When the temptation to give the tracks a complete do-over is suppressed and the original arrangements are presented, what emerges most prominently, on tracks like the irrepressibly joyous ‘Give It Up’ or the heavy synth-bass and guitar-led ‘This Is It’, is a strength and conviction of playing that reinforces how fully immersed in the sessions Miles was, and also how much confidence his playing had once again gained. You can hear the influence of the likes of Scritti Politti on his playing, the fizzing effervescence of these pieces being infused with an essence of bold, brash 80s pop arrangements that never once leave Miles sounding like he doesn’t completely belong there. Yet despite the forward-looking presentation across Rubberband, ‘Maze’s melodic trumpet lines recall some of his earliest tracks as a leader, despite being augmented by period slap bass and the kind of clean, wandering guitar riffing that his own experiments with fusion in the 70s had anticipated. It is the embodiment of Davis biographer Ian Carr’s assertion that “Miles often looked back – but he always moved forwards.” These sessions, the previously lost bridge between the lacklustre You’re Under Arrest and the richly textured strokes of Tutu, find Miles doing that over and over again.

GIVEN ENTRIES:
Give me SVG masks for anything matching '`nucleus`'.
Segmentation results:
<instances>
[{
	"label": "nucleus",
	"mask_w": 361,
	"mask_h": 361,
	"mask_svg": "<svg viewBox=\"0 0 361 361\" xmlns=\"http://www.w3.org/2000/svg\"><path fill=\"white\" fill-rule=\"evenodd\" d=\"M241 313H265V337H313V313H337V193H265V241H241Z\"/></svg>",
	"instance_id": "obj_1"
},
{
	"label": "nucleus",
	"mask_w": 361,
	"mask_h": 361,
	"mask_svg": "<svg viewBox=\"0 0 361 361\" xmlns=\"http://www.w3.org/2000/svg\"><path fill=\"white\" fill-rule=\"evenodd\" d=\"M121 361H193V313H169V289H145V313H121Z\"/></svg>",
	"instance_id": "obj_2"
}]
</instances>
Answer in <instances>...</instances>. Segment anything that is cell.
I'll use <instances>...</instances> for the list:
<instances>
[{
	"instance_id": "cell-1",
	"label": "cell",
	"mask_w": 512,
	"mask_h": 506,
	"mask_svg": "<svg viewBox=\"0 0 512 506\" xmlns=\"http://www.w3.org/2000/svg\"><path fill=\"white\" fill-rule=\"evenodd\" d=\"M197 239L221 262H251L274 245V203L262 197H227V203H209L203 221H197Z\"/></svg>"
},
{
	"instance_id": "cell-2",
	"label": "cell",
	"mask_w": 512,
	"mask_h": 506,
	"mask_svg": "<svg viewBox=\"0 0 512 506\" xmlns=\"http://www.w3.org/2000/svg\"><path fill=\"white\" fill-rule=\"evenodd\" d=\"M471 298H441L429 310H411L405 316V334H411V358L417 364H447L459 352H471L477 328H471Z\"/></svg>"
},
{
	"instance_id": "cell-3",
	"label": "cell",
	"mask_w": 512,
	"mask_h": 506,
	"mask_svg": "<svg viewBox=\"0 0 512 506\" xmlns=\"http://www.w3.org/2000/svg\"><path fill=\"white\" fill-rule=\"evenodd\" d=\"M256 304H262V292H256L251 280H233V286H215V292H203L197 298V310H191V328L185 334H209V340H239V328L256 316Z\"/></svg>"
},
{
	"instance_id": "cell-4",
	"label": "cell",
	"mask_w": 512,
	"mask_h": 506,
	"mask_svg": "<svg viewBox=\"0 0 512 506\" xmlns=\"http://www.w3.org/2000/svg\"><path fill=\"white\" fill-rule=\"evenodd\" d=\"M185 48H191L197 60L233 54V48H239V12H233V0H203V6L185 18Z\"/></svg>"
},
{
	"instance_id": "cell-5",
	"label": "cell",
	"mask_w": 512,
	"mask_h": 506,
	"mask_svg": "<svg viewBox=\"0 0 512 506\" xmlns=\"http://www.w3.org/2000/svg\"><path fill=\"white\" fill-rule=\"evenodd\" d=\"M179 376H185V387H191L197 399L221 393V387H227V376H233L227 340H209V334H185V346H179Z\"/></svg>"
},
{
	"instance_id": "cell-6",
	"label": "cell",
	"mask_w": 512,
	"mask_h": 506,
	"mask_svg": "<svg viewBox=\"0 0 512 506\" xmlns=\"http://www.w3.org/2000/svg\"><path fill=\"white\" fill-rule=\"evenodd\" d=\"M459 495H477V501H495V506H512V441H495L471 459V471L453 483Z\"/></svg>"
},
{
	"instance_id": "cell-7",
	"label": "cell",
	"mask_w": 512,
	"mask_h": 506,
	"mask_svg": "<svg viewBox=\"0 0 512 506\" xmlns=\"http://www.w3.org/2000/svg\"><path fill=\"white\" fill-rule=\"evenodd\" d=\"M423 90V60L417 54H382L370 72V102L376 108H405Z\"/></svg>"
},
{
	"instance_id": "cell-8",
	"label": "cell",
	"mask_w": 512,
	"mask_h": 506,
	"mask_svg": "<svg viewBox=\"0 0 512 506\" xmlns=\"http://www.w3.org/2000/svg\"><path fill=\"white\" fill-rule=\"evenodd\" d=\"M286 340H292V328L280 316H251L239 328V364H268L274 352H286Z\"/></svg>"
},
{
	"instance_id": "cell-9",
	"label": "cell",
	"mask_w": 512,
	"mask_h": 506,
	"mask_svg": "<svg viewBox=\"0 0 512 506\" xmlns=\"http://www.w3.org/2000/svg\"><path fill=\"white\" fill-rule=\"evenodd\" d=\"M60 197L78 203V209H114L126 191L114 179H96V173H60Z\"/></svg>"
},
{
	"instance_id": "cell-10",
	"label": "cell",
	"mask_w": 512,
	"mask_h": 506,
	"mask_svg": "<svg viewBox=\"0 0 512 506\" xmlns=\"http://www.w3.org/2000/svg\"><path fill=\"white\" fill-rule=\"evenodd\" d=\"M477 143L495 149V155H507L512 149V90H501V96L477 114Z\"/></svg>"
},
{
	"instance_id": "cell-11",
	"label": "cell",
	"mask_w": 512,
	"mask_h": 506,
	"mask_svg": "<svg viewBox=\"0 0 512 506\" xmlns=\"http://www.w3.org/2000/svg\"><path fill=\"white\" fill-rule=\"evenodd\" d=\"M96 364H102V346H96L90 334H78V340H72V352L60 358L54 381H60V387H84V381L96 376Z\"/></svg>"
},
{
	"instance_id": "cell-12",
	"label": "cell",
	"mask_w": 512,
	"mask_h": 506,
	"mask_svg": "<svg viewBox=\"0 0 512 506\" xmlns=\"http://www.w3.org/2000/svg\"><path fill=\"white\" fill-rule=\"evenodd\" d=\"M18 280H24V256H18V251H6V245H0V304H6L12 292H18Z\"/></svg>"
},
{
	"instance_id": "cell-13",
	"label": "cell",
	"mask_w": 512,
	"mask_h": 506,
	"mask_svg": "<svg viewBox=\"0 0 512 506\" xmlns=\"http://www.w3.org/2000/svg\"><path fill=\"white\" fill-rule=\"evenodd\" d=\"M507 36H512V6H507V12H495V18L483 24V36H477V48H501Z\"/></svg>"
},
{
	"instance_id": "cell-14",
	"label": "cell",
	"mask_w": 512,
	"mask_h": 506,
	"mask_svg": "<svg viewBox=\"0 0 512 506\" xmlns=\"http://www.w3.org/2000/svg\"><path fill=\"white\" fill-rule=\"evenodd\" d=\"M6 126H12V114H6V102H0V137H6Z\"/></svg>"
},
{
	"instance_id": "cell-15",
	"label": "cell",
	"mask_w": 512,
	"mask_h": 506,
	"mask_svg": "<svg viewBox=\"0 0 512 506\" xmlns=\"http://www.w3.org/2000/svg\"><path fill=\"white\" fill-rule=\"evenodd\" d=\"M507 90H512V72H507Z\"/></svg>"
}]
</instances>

CHALLENGE A:
Answer these questions from the passage on Miles Davis's Rubberband sessions:
(i) Which track does the passage call heavy synth-bass and guitar-led?
(ii) Which Davis biographer does it quote?
(iii) Between which two albums do the sessions form a bridge?
CHALLENGE B:
Please carry on the passage about Miles Davis's Rubberband sessions from its final sentence.

EXERCISE RESPONSE A:
(i) ‘This Is It’
(ii) Ian Carr
(iii) You’re Under Arrest and Tutu

EXERCISE RESPONSE B:
Perhaps one of the finest moments here is ‘The Wrinkle’, a chunky funk cut dominated by wah-wah guitar, little circular recurring synth melodies and memorable trumpet lines from Miles delivered with a breezy, carefree flourish over a crisp programmed beat. We also find Davis in tender mood, riffing elegantly and romantically on the sultry ‘See I See’, an unexpected but necessary moment of reflection when heard alongside the more urgent cuts on the LP.

It is, however, the original ‘Rubberband’, placed right at the end of the album, that remains the most essential moment here. It is possible to hear a certain initial tentativeness in Davis’s playing on this track, a sense of him feeling his way before approaching the recording with a vitality and vigour, by the time of his one-handed PPG Wave solos sounding like he’s utterly absorbed in the sound proposed by Randy Hall and Zane Giles. In contrast, the other tracks on the album – despite showing that Davis was back up to full strength – seem to suffer a little from Miles having settled comfortably into a new skin, whereas ‘Rubberband’ captures that precise moment of discovery, the moment where it all clicks into place and he storms forward in a brave new direction that was ultimately to be thwarted by the whims and egos of big label capriciousness.

Despite the disappointment that these thrilling sessions were buried for the best part of forty years, Zane Giles remains sanguine about the experience. “It was like working with Beethoven or Yoda, man – like working with someone who had the mastery over the Force,” he reflects. “He’d tell me, ‘Zane, there’s no such thing as wrong music.’ Quincy Jones used to say the same thing to me – he ‘Zane, you can never conquer music as long as you live. It’s something you’ll always be chasing – it’s limitless.’

“When you work with individuals like that, it really does help make you humble,” he concludes. “You got a guy – Miles Davis – who you can read about for the next hundred years, who loved the first song I ever worked on with him. For me that’s a compliment in itself.”

Rubberband by Miles Davis is released on September 6 2019 by Rhino / Warner Records.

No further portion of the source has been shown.